About three days before we left for the Wild West Trip, I awoke one morning to the sounds of scratching on a screen. I am functionally blind without my contacts, so I couldn’t see across the room to the source of the sound, which kept on coming from the direction of an almost wall-length set of transom windows (50’s house) about over five feet from the floor. The scratches kept coming. I thought perhaps a bird was outside, or had started to nest out there..or something. I put in my contacts.
There was a chipmunk sitting on the ledge of the window.
Inside.
My room.
When my mother was a little younger than I am now, she was bitten by a chipmunk. We were looking at what would become our family’s own 50’s era home in Knoxville at the time. She peered into a trash can outside, and saw a chipmunk stranded at the bottom. Why she didn’t just tip the can over and let it out, I’ll never know. But instead, she reached down to rescue it by hand, and of course the terrified thing bit her.
And didn’t let go.
They had to put a lighted match to its nose to make it release her finger, but done in a way that it could immediately be trapped in some sort of container and taken to the hospital and tested for rabies.
(Which it didn’t have.)
And here I was, forty years later, confronting yet another chipmunk in another mid-century home. At eye level this time, though.
What to do?
First I tried to shoo it into a trash can (wait…..), but it just leapt off the ledge, used my desk chair as a spring board, and then took off out of my room.
I’m almost certain I saw it race into the first open door available, which would have been the hall closet – the boys’ bedroom doors were already closed, so no worries there.
When the boys woke up, I told them about it, and they immediately exchanged meaningful glances, the younger triumphant, the older one huffily abashed.
“I TOLD YOU I SAW A CHIPMUNK!”
It seems the day before, the younger son had sworn that a chipmunk had jumped out from among a jumble of books on his bedroom floor. He told his brother, but his brother scoffed and said it must have been a bug or he was seeing things.
So the next thing was to try to get it out. Since I was sure it was in the closet, we set up an elaborate walled pathway that would lead from the closet to the back patio door.
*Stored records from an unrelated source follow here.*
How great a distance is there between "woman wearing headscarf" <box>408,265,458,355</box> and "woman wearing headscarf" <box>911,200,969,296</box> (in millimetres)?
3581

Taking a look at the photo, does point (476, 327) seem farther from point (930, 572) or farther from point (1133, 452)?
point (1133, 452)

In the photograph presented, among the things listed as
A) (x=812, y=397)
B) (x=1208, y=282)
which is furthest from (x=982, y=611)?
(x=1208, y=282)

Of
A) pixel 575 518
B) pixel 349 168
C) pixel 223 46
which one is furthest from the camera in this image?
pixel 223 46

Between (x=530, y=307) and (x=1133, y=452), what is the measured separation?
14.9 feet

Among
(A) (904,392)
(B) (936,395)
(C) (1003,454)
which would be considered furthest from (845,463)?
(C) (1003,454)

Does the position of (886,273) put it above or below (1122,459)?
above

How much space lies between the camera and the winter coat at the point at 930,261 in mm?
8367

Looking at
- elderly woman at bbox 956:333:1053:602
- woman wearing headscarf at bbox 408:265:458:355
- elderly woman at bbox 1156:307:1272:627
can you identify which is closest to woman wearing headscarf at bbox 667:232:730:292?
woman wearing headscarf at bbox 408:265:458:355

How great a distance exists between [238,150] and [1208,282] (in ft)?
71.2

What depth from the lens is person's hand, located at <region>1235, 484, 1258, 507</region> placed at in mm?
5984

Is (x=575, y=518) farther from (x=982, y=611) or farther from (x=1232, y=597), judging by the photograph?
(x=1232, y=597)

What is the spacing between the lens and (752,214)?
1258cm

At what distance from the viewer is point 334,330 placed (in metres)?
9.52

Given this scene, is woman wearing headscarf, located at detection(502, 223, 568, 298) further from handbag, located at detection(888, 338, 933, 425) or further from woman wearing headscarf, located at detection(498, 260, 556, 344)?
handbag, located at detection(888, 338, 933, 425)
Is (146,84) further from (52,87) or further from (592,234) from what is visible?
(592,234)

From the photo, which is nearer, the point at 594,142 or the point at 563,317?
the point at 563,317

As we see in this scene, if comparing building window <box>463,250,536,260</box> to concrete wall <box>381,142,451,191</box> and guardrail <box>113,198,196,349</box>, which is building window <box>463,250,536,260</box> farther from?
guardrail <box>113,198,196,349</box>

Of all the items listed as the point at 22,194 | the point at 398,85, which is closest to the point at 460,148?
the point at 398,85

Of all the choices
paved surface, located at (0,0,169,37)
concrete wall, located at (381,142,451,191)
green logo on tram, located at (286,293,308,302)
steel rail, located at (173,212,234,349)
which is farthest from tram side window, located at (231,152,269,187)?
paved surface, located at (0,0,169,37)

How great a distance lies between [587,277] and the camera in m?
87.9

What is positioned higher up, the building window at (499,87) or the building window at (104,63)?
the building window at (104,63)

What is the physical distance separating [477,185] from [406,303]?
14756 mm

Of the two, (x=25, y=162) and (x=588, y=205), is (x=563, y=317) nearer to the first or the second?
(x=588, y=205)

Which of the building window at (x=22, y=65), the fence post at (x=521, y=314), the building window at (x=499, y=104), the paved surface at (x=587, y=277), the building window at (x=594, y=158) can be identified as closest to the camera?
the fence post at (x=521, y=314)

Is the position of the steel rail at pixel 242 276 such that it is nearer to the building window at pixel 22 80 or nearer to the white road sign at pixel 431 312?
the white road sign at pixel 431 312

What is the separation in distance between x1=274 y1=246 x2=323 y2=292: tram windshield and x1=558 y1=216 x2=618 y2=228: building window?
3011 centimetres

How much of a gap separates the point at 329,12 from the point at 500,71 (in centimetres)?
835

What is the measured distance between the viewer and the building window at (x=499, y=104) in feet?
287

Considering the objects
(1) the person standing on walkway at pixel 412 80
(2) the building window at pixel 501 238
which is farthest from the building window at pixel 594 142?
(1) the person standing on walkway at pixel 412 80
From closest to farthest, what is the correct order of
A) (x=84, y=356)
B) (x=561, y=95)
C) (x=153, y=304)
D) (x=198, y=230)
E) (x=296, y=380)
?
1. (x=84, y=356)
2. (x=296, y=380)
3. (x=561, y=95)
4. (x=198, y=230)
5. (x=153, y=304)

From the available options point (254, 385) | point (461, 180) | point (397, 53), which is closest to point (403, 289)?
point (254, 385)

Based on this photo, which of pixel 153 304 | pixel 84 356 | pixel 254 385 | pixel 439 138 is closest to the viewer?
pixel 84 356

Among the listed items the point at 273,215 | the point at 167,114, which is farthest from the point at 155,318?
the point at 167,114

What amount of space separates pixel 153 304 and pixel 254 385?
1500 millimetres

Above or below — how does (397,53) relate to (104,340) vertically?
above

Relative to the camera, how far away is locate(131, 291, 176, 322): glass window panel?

(We discussed just putting the snake in there for a day, but ultimately decided against it.)
The moment came. I pushed the door open, we braced ourselves…..
Nothing.
I poked around the closet with a broom handle, pushed blankets aside…nothing. I removed everything from the closet…nothing.
As I said, this was a couple of days before our trip, so since I wasn’t going to spend any more time searching, we just had to trust that it had escaped some other way, and that we wouldn’t return to the stench of death upon our return.
(We didn’t.)
As I wrote earlier, my younger son and I went to Atlanta this past week. I forgot to post this photo, which is of an art installation on the first floor of the museum, viewed from the winding stairwell. It’s called “Utah Sky,” after the name of the paint color of the sky, and it’s Asian-inspired, but it reminds me of my beloved Mexican oilcloth more than anything.